*** Opening of Extracted data ***

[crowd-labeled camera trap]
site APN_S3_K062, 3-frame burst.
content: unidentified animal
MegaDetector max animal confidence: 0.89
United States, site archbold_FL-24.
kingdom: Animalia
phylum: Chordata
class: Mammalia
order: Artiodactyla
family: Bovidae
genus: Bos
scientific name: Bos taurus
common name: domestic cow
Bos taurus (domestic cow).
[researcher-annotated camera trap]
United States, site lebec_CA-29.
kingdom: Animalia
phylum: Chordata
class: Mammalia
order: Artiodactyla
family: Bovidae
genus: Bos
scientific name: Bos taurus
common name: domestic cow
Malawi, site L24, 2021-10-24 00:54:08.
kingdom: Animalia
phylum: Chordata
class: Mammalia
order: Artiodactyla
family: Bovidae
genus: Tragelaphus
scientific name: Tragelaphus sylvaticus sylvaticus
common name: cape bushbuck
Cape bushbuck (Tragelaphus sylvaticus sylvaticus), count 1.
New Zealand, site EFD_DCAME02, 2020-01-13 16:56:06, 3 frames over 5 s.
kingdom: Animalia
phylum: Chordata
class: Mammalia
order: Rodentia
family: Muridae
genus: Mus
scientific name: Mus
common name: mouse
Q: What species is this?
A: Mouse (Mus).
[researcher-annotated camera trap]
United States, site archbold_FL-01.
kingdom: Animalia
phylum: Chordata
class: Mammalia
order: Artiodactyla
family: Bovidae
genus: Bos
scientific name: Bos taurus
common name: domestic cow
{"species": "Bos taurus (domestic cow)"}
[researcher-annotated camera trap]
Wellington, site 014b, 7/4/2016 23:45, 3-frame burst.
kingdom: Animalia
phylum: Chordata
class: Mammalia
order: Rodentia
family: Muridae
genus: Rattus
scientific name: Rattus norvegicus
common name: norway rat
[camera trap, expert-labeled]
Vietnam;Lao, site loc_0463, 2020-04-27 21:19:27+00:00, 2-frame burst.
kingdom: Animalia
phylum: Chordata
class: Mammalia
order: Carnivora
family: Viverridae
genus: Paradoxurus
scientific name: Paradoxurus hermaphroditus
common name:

*** Close of Extracted data ***

Write out the material again, exactly as shown above.

• Your solution:
[crowd-labeled camera trap]
site APN_S3_K062, 3-frame burst.
content: unidentified animal
MegaDetector max animal confidence: 0.89
United States, site archbold_FL-24.
kingdom: Animalia
phylum: Chordata
class: Mammalia
order: Artiodactyla
family: Bovidae
genus: Bos
scientific name: Bos taurus
common name: domestic cow
Bos taurus (domestic cow).
[researcher-annotated camera trap]
United States, site lebec_CA-29.
kingdom: Animalia
phylum: Chordata
class: Mammalia
order: Artiodactyla
family: Bovidae
genus: Bos
scientific name: Bos taurus
common name: domestic cow
Malawi, site L24, 2021-10-24 00:54:08.
kingdom: Animalia
phylum: Chordata
class: Mammalia
order: Artiodactyla
family: Bovidae
genus: Tragelaphus
scientific name: Tragelaphus sylvaticus sylvaticus
common name: cape bushbuck
Cape bushbuck (Tragelaphus sylvaticus sylvaticus), count 1.
New Zealand, site EFD_DCAME02, 2020-01-13 16:56:06, 3 frames over 5 s.
kingdom: Animalia
phylum: Chordata
class: Mammalia
order: Rodentia
family: Muridae
genus: Mus
scientific name: Mus
common name: mouse
Q: What species is this?
A: Mouse (Mus).
[researcher-annotated camera trap]
United States, site archbold_FL-01.
kingdom: Animalia
phylum: Chordata
class: Mammalia
order: Artiodactyla
family: Bovidae
genus: Bos
scientific name: Bos taurus
common name: domestic cow
{"species": "Bos taurus (domestic cow)"}
[researcher-annotated camera trap]
Wellington, site 014b, 7/4/2016 23:45, 3-frame burst.
kingdom: Animalia
phylum: Chordata
class: Mammalia
order: Rodentia
family: Muridae
genus: Rattus
scientific name: Rattus norvegicus
common name: norway rat
[camera trap, expert-labeled]
Vietnam;Lao, site loc_0463, 2020-04-27 21:19:27+00:00, 2-frame burst.
kingdom: Animalia
phylum: Chordata
class: Mammalia
order: Carnivora
family: Viverridae
genus: Paradoxurus
scientific name: Paradoxurus hermaphroditus
common name:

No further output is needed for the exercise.